===== READING PASSAGE

Stockholding guide for wine businesses
A confluence of globalised demand, structural changes within the fine wine market, and the practical application of new technology, have shaped a range of new wine business stockholding models.
We explore the causes of change, the evolution of the various business models and their relative value.
A changing landscape
Gone are the days where all wine merchants adhere to the traditional stockholding model, where physical stock is bought to be sold or held in reserves until the wines approach their drinking windows.
Simon Farr, Co-Founder of Bibendum, Cru London and Nebbia e Luce explains, ‘The biggest thing that happened to fine wine over the last 40 years was that the rest of the world got rich. More wealthy individuals chose to consume and collect fine wine. Demand for fine wine increased. Supplies of the most sought-after wines didn’t. Scarcity drives up prices for in-demand wines. As the cost of wine rises, the pressure on working capital increases and drives a reduction in stock holding by the wine trade.’
These pressures have created a fragmentation of stockholders.
The days of a single dominant market maker have gone. It’s difficult in today’s market to create the big fine wine franchises of the past, as purchasing power of merchants reduces. Margins in high liquidity markets have fallen and that’s exerted pressure on costs.
There are, however, strategic approaches which can be applied to a mixture of stockholding models to support a thriving wine merchant business.
Let’s take a look at the stockholding archetypes that can define your business model and market differentiation.
- The low stock (virtual stock) holder
- The specialist stockholder
- The hybrid proposition-shaper
- The unconscious power broker
The low stockholder model
There’s a whole world that’s moving to low cost, low inventory models. Wine is no different. A low stockholder merchant or retailer doesn’t want to tie up precious working capital in wine, whether physical or as wine futures. The low stockholder wants to offer as many wines as possible and attract buyers who would otherwise find it hard to source the wines they want from local merchants or retailers.
In a perfect world the low stockholder needs accurate supplier feeds of inventory and efficient logistics.
The reality is a little different. Wine logistics and shipping is slow, and moving glass around comes with the risk of damage. Sources of supply are scattered across different geographies. Wine sourced internationally can come with different luggage tags and packaging, whilst the desire of some wine merchants to obscure sources can also obscure provenance. Then there’s the potential failure rate typically caused by poor (or no) systems within sources of supply.
Technology designed to accommodate virtual stock sources can help solve the reliability issues and makes differentiation, list updating and margin management much easier. Well planned logistics also helps to reduce the overall cost of shipping and movements, and critically builds an accurate picture of those fully loaded shipping costs upon which to base accurate margin calculations.

==========
===== GIVEN DATA

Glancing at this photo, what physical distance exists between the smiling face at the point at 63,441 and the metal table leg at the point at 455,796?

==========
===== GIVEN DATA

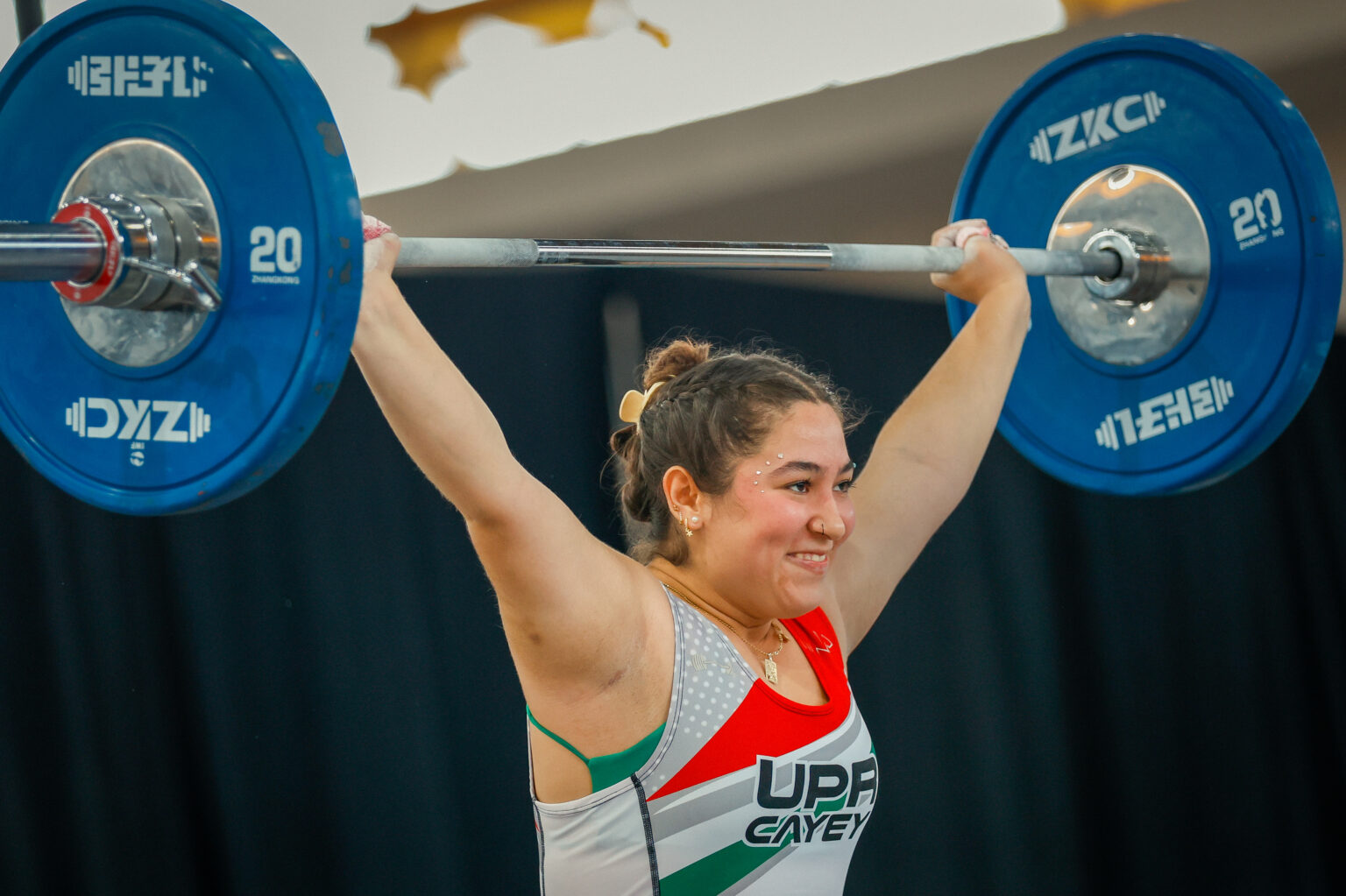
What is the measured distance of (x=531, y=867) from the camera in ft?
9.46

==========

■ CHALLENGES
• A. Echo the passage of the stockholding guide starting with "Simon Farr, Co-Founder" and going on through "fragmentation of stockholders.".
• B. Answer these questions from the stockholding guide.
(i) Over how many years does Simon Farr say the rest of the world got rich?
(ii) How many stockholding archetypes does the guide list?
(iii) What risk does the guide say comes with moving glass around?
The rows play no part in the work on the stockholding guide.

■ SOLUTIONS IN ORDER
• A.
Simon Farr, Co-Founder of Bibendum, Cru London and Nebbia e Luce explains, ‘The biggest thing that happened to fine wine over the last 40 years was that the rest of the world got rich. More wealthy individuals chose to consume and collect fine wine. Demand for fine wine increased. Supplies of the most sought-after wines didn’t. Scarcity drives up prices for in-demand wines. As the cost of wine rises, the pressure on working capital increases and drives a reduction in stock holding by the wine trade.’
These pressures have created a fragmentation of stockholders.

• B.
(i) The last 40 years.
(ii) Four.
(iii) The risk of damage.